Uma desculpa já usada por um “especialista” é de que essa diferenciação e afastamento existiu por conta dos equipamentos usados por essas ferrovias extintas serem diferentes. Mas isso é óbvio. Novamente citando o falecido político baiano ACM: “aos amigos tudo, aos inimigos os rigores da lei”. A E.F. Leopoldina era considerada inimiga e, pela ausência de investimentos, sempre ficava com os equipamentos sucateados.
CONCLUSÃO
Sem a plena compreensão desses três aspectos do problema, qualquer debate sobre o passado, o presente ou o futuro das ferrovias no Brasil se torna pueril e sem profundidade. Teses fantasiosas, discursos vazios, sem conteúdo real e sem conclusões plausíveis. Falar também dos monumentais prejuízos da RFFSA e do monopólio exercido ferrenhamente por ela é parte da forma de compreender o problema. Lamentavelmente, a maioria dos que se propõe a falar sobre esse tema passa batida sobre isso.
Algo que recomendamos a todos os interessados em ferrovias observarem é que a maioria dos que escrevem atualmente sobre o tema são formados em geografia, história, maquinistas aposentados, funcionários aposentados da RFFSA ou burocratas aposentados de órgãos públicos. Dificilmente algum deles é um homem de negócios que entenda o que é lucro ou prejuízo e possa explicar isso no contexto ferroviário. Gente que, na maioria das vezes, nunca na vida administrou nem ao menos uma barraca de cachorro-quente.
E, como já dissemos inúmeras vezes: “Ferrovia é um negócio”.
Alguém que se debruçou sobre o tema e ainda pode falar muito sobre o assunto é o administrador de empresas formado em Harvard, o Sr.
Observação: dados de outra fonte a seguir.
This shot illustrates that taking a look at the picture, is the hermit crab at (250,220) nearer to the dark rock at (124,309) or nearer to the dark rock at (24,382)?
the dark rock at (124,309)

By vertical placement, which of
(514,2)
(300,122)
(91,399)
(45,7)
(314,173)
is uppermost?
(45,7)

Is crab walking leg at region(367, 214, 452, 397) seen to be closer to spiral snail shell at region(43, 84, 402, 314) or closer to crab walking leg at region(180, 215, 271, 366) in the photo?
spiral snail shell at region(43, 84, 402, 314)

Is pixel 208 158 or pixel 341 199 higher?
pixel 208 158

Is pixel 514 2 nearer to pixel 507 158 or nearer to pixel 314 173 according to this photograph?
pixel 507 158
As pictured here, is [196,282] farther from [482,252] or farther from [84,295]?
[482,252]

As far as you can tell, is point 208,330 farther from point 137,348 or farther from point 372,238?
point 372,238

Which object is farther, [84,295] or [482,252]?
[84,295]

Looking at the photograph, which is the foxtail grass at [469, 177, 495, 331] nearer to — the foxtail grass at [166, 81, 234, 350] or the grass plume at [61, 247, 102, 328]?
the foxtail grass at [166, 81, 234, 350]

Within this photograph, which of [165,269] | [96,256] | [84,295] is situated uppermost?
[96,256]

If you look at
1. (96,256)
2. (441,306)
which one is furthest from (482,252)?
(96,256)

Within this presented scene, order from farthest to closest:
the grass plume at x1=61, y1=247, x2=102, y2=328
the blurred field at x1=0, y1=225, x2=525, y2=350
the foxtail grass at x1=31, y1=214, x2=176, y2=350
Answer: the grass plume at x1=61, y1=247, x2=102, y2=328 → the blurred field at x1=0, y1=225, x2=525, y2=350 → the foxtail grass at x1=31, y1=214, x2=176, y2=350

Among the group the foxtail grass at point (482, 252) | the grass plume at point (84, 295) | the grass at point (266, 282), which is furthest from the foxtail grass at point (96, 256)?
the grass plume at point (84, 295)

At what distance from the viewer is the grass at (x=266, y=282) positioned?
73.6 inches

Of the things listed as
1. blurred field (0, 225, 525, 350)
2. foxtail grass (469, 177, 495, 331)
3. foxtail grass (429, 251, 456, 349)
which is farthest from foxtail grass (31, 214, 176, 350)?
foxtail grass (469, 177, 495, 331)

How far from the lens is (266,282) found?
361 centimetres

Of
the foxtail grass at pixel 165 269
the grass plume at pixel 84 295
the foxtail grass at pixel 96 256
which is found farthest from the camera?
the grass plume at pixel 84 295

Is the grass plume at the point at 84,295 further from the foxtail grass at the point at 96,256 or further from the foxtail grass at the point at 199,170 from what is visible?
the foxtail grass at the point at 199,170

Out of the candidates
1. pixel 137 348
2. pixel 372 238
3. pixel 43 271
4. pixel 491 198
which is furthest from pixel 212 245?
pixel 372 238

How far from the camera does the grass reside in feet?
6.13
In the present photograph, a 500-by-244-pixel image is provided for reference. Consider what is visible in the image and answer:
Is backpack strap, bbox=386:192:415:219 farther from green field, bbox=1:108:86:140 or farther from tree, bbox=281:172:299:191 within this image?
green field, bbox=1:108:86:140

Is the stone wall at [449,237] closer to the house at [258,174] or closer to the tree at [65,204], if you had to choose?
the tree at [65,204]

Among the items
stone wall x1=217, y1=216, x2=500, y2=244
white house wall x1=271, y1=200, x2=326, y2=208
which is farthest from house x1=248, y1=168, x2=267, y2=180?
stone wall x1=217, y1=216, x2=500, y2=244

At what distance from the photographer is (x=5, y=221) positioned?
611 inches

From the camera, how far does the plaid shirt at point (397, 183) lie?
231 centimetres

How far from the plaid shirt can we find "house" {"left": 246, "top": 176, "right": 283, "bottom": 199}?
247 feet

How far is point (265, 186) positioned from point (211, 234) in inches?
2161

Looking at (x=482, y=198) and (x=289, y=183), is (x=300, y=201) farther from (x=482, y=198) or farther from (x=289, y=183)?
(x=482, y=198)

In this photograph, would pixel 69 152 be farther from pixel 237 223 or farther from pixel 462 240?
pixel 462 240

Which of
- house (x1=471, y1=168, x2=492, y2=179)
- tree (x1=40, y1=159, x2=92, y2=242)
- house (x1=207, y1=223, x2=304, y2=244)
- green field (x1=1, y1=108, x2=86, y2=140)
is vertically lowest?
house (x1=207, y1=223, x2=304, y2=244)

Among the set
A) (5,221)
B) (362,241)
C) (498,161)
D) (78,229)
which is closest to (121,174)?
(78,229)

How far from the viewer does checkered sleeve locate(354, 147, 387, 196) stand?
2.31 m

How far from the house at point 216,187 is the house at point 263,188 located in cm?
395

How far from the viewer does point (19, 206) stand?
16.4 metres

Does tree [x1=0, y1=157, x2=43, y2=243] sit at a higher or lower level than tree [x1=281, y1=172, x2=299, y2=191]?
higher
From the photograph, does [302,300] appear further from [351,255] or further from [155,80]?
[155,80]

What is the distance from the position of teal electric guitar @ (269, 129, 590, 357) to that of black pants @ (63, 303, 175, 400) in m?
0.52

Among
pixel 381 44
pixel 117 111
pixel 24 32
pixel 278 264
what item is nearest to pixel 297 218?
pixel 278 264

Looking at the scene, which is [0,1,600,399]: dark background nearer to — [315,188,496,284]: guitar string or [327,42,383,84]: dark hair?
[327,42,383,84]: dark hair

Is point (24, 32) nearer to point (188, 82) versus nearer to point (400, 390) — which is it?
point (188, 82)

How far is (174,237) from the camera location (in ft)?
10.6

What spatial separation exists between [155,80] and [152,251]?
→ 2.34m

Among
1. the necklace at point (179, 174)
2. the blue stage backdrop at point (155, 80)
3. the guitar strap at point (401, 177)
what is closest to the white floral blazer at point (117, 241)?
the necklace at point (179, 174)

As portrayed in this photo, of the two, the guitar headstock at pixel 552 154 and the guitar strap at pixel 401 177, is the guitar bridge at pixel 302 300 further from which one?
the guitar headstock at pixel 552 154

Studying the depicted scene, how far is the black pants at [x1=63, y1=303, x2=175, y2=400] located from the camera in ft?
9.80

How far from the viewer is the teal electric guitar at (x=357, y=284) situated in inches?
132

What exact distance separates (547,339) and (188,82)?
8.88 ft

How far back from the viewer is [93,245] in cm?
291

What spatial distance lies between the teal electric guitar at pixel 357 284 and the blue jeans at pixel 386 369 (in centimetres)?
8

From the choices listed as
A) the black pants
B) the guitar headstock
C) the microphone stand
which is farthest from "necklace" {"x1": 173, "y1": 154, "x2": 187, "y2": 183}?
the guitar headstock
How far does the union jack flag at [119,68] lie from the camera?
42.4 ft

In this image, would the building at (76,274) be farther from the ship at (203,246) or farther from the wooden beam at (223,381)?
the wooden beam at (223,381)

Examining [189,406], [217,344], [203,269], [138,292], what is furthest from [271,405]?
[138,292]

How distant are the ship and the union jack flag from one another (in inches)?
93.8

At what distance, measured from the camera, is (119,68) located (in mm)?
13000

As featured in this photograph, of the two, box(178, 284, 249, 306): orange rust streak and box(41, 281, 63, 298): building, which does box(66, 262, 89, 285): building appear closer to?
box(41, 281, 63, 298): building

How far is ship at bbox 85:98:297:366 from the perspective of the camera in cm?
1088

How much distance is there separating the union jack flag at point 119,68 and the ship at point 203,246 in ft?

Stephen Kanitz, que, apesar do nome, é paulista da Mooca. Ele foi editor da edição anual e especial da revista Exame “Maiores e Melhores”, onde mostrava com dados o que muitos afirmam serem fantasiosos: o que era a RFFSA, com seus funcionários, seu patrimônio e seus prejuízos, todos superlativos.
Ao Sr. Stephen, nosso muito obrigado, agradecemos o legado que deixou em seus escritos quando foi editor da Maiores e Melhores, além de outros artigos seus sobre diversos temas, que serviram de base para muitos de nossos artigos. Para conhecer um pouco melhor a bandalheira que era a RFFSA, leia nosso artigo de Natal, que na realidade não é nosso, é do escritor Leandro Narloch.
Agradecemos a todos que chegaram até aqui.
Esperamos ter conseguido esclarecer muitos fatos e levar informações úteis a todos.